Il est vrai que ceux des clients de personnes prostituées dont les ressources financières sont suffisantes pourront aller les chercher au-delà de nos frontières. Oui, c'est un risque que nous courons.La réponse à cette stratégie d'évitement, c'est le renforcement de la coopération européenne. La position qu'adoptera le Parlement français est attendue avec beaucoup d'intérêt à l'étranger ; si la proposition de loi est adoptée, il faudra ensuite que la mesure s'étende. Sur ce point, je ne suis pas pessimiste : déjà, de nombreux maires allemands et néerlandais jugent que la dépénalisation des clients et la réouverture des maisons closes dans leur pays respectif ont été de graves erreurs. Par ailleurs, j'ai été agréablement surprise de constater qu'une vingtaine de ministres des États parties au protocole de Palerme – qui vise à prévenir et réprimer l'exploitation de la prostitution d'autrui – avaient tenu à nous rejoindre, ma collègue belge et moi-même, comme je l'ai déjà dit, pour réaffirmer leur engagement en faveur de l'application de ce texte et d'un renforcement de la coopération internationale à cet effet. Notre ambition doit être, si la proposition est adoptée, que notre position de principe s'étende dans d'autres États. Je rappelle enfin que des dispositions méconnues des directives européennes visant à réprimer les violences faites aux femmes incitent les États à adopter des mécanismes de responsabilisation des clients. C'est la meilleure réponse que l'on puisse apporter à votre inquiétude légitime.

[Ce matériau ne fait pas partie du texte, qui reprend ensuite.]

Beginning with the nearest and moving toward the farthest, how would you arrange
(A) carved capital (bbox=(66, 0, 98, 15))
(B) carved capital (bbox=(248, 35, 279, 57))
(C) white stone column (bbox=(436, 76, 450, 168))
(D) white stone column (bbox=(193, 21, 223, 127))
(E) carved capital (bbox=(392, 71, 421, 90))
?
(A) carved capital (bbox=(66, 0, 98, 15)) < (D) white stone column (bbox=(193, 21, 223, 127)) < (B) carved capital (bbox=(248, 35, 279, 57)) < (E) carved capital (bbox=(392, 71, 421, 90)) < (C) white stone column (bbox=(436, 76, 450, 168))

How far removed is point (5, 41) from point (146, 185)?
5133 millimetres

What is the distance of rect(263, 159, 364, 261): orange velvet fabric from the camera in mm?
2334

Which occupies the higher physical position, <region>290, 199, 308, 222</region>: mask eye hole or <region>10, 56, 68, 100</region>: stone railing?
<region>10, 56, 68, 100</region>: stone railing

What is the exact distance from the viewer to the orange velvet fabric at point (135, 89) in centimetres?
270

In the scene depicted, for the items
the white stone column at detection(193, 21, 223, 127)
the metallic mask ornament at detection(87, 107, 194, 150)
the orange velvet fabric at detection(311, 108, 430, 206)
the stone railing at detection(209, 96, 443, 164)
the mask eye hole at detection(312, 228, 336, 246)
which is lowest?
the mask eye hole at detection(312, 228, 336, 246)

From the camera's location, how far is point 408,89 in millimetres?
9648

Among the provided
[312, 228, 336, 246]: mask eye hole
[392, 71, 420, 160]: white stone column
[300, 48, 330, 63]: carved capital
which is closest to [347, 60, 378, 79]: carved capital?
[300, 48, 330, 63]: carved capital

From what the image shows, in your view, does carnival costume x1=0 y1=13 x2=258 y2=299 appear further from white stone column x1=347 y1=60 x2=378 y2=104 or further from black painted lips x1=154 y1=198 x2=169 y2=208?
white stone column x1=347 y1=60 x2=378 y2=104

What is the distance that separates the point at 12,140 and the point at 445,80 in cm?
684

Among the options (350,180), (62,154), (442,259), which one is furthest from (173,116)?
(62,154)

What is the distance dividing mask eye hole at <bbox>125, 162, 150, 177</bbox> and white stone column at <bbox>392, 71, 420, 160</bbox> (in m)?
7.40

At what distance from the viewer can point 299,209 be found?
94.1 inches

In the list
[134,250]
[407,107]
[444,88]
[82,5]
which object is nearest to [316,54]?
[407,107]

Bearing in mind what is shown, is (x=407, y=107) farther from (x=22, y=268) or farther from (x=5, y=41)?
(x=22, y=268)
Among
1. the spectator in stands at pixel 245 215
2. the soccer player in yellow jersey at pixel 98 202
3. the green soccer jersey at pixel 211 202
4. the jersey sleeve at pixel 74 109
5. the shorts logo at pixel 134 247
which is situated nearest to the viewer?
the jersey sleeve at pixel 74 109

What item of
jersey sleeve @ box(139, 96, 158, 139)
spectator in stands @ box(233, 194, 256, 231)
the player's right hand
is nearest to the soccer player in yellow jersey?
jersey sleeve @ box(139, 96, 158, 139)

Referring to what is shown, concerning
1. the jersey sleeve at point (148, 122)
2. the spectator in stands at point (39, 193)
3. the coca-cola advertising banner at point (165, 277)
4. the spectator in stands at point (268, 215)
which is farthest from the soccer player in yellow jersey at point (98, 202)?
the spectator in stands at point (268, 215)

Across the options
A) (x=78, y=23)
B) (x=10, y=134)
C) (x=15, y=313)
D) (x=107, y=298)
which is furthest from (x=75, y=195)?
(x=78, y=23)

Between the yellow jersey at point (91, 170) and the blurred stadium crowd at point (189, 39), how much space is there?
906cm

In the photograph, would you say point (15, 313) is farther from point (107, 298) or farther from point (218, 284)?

Oui, je vous rejoins, des hommes aussi sont victimes de la prostitution. C'est pourquoi la proposition de loi porte sur les droits fondamentaux de tous les êtres humains –, même si la réalité historique est celle de l'asservissement d'un sexe par un autre. La prostitution a cela de problématique qu'elle semble légitimer les inégalités entre les hommes et les femmes, faisant de toutes les femmes des prostituées potentielles, pardon de le dire ainsi. C'est contre cette vision des relations entre hommes et femmes qu'il faut lutter, notamment auprès des plus jeunes.
Enfin, lier la lutte contre la prostitution et la situation des personnes handicapées me met mal à l'aise. On ne peut évoquer les seuls besoins sexuels des personnes handicapées et faire ainsi l'impasse sur leurs besoins affectifs ; ce sujet particulier doit être dissocié de débat qui nous réunit aujourd'hui.